Geoprocessing Workflows in Python
Introduction & Learning Objectives
Having now covered the basics of Python, including how to work with built-in and 3rd party Python packages – including ArcPy – we are now ready to explore how spatial analysis can be done with Python. Using the Hurricane Mapping tool as a template, we’ll replicating the geoprocessing workflow we produced in the ArcGIS Pro geoprocessing modeler, but now in a fully transparent, fully reproducible Jupyter notebook. In doing so, we’ll cover the following:
Learning Objectives:
- Hone basic Python coding skills by effectively interacting with the ESRI help documentation on ArcPy.
- Develop scripting skills while recognizing that writing scripts is an iterative, non-linear process.
- Create and maintain an organized coding workspace.
- Import and apply the ArcPy package alongside other commonly used Python packages.

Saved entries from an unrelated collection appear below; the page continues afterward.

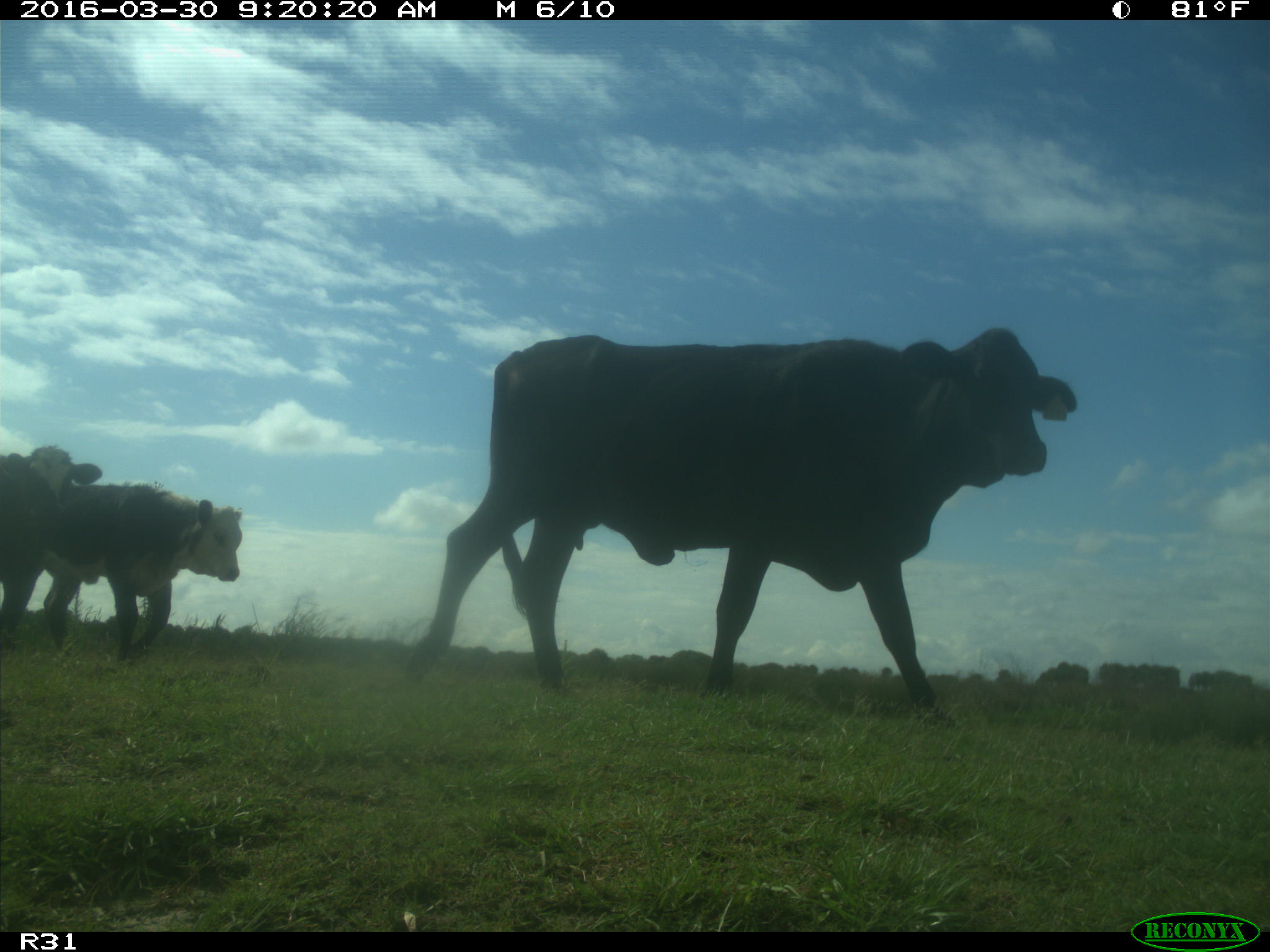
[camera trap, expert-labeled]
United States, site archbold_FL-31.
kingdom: Animalia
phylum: Chordata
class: Mammalia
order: Artiodactyla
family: Bovidae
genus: Bos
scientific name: Bos taurus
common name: domestic cow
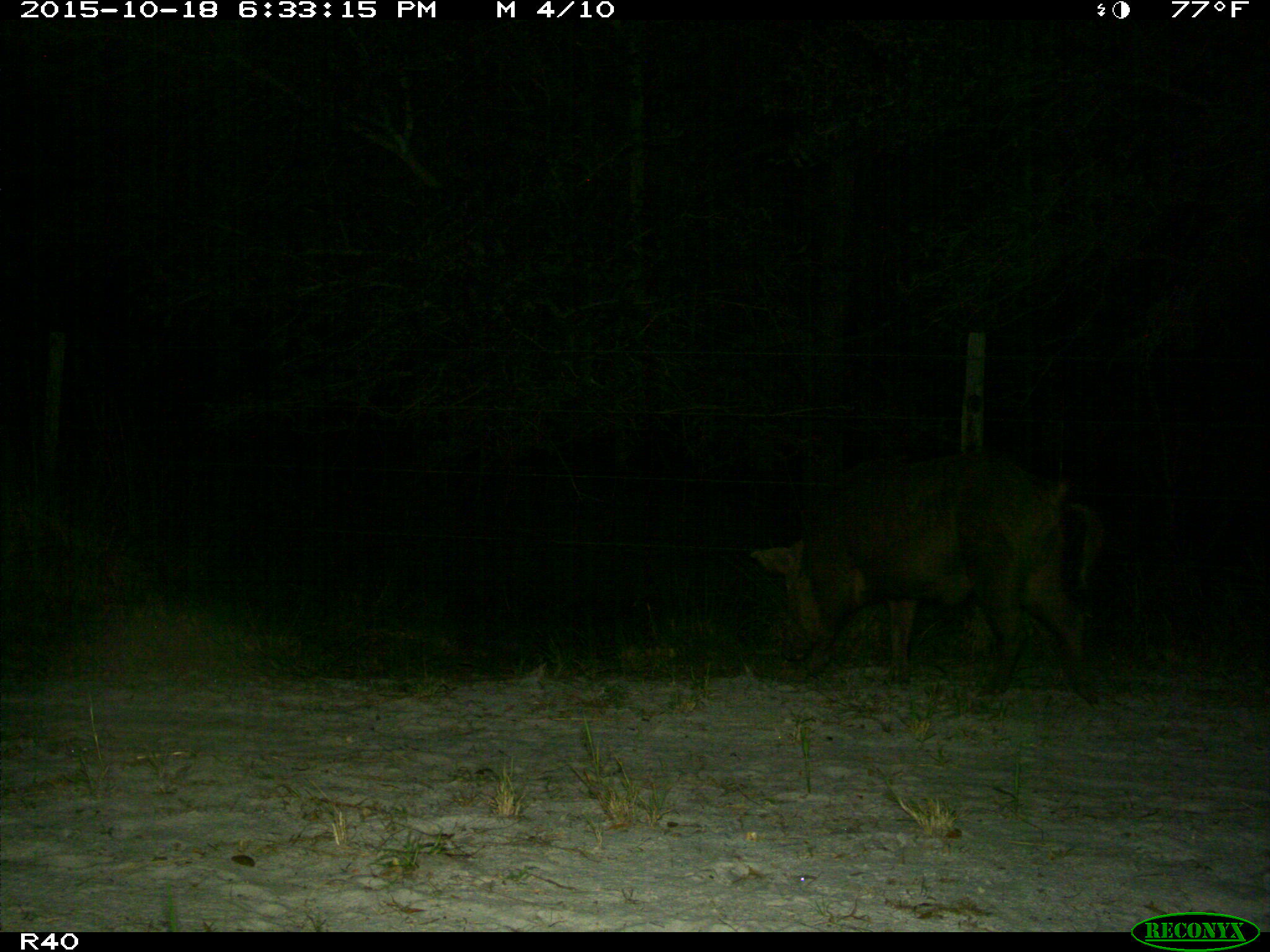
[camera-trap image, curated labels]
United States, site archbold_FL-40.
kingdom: Animalia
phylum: Chordata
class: Mammalia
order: Artiodactyla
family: Suidae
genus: Sus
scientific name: Sus scrofa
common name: wild boar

- Identify and implement the correct syntax for ArcPy geoprocessing tools.
- Define and manage coding variables, including pathnames to spatial datasets.
- Use the
pathlib
Path
module to create and manage relative paths. - Configure ArcPy environment variables using the
arcpy.env
module. - Work with and manage outputs from geoprocessing tools.
- Execute multiple geoprocessing tools in sequence within a script.
- Incorporate process update messages and map outputs into code for clarity and documentation.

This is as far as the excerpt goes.